製 油 各 社
   原料調達コスト上昇で採算悪化
  第1四半期は厳しい決算に
 収益改善に向けて油価是正急務
     
   製油各社の18年3月期第1四半期決算は、原料調達コストの大幅上昇に対して価格改定で採算改善を目指したものの、目標とした値上げ幅に届かず、減益を余儀なくされた。年初から実施した値上げはここまで、計画の半分にも満たない水準にとどまっており、収益悪化に直結。オリーブオイルなど高付加価値商品の拡販などが一定の成果を見せたが、ウエイトの高い汎用油の値上げ未達が大きく影響し、前年とは一転、厳しい収益状況となっている。
 米大豆は高温乾燥懸念による一時の急騰局面から落ち着きを取り戻しているが、カナダ菜種は需給ひっ迫を背景に高止まりしている。マレーシア・パーム油もここにきて再び値上がり傾向にある。オイルバリューが上昇しており、10〜12月の搾油採算も改善する見通しにない。残り一カ月余りとなった第2四半期。積み残した値上げを早急に実勢化し、態勢を立て直して最需要期である10〜12月に向かいたい。

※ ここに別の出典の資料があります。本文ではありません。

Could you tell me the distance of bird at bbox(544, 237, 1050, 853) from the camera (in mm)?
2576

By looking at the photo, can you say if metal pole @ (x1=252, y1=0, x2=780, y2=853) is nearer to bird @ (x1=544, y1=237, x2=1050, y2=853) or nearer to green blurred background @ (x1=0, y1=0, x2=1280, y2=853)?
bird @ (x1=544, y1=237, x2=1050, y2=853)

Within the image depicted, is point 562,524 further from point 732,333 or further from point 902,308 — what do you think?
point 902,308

 製油トップの日清オイリオグループの第1四半期は、ISF、大東カカオを中心とする内外の加工油脂事業が引き続き好調だったことから連結営業利益は30億円で前年同期比11・7%増となった。ただ、油脂・油糧および加工食品セグメントを見ると、原料調達コストの高騰が影響し、減益となっている。Jーオイルミルズの営業利益は8億6,900万円で同47・4%減。「高付加価値品の拡販などが収益に貢献したものの、2月から取り組んでいる汎用油を中心とした値上げが目標水準に達していないこと、さらには物流コストの高騰などが大きく影響した」(同社)と分析している。昭和産業の油脂食品事業も営業利益は5億5,300万円で同25・3%減と大幅減益に沈んでいる。
 製油各社は、原料高止まりと為替の円安を背景とする前期第4四半期からの急激なコストアップを受けて、年初から価格改定に動いた。家庭用、加工用バルクはキロ30円以上、業務用斗缶については500円以上の値上げを目指して得意先と交渉を続けたが、結局、現状において値上げが「目標の三割程度にとどまった」(大手製油筋)ことが収益悪化に直結したことは疑いない。

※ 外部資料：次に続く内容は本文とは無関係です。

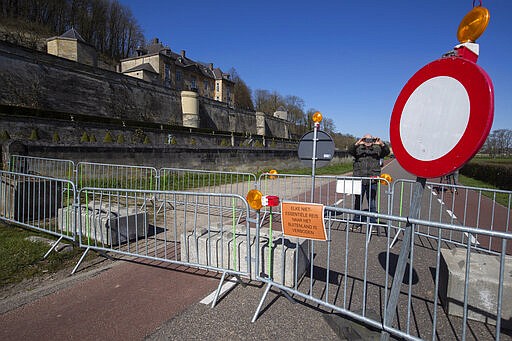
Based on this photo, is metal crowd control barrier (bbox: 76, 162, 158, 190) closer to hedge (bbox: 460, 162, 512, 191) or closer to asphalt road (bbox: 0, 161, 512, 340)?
asphalt road (bbox: 0, 161, 512, 340)

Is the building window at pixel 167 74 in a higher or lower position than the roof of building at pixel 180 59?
lower

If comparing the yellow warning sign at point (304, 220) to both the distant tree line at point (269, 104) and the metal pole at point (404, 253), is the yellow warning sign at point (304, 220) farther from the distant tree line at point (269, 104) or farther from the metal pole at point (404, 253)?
the distant tree line at point (269, 104)

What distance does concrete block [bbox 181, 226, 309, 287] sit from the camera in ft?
11.2

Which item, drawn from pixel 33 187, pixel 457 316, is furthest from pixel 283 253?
pixel 33 187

 高温乾燥懸念が薄らぎ、シカゴ大豆は9ドル前半で落ち着きを取り戻したが、タイトな需給が続くカナダ菜種は500カナダドル台と依然として高止まり。弱気な展開が見込まれたマレーシア・パーム油もここにきて、先物相場は2,700リンギ超えと約5カ月ぶりの高値まで値を上げている。厳しさに拍車をかけるのがオイルバリューの上昇。油価にかかる負担は大きくなっており、値上げ実勢化なくしては、この苦境を脱せないことは明らかである。下期収益の改善を たすためにも、油価是正が急務となっている。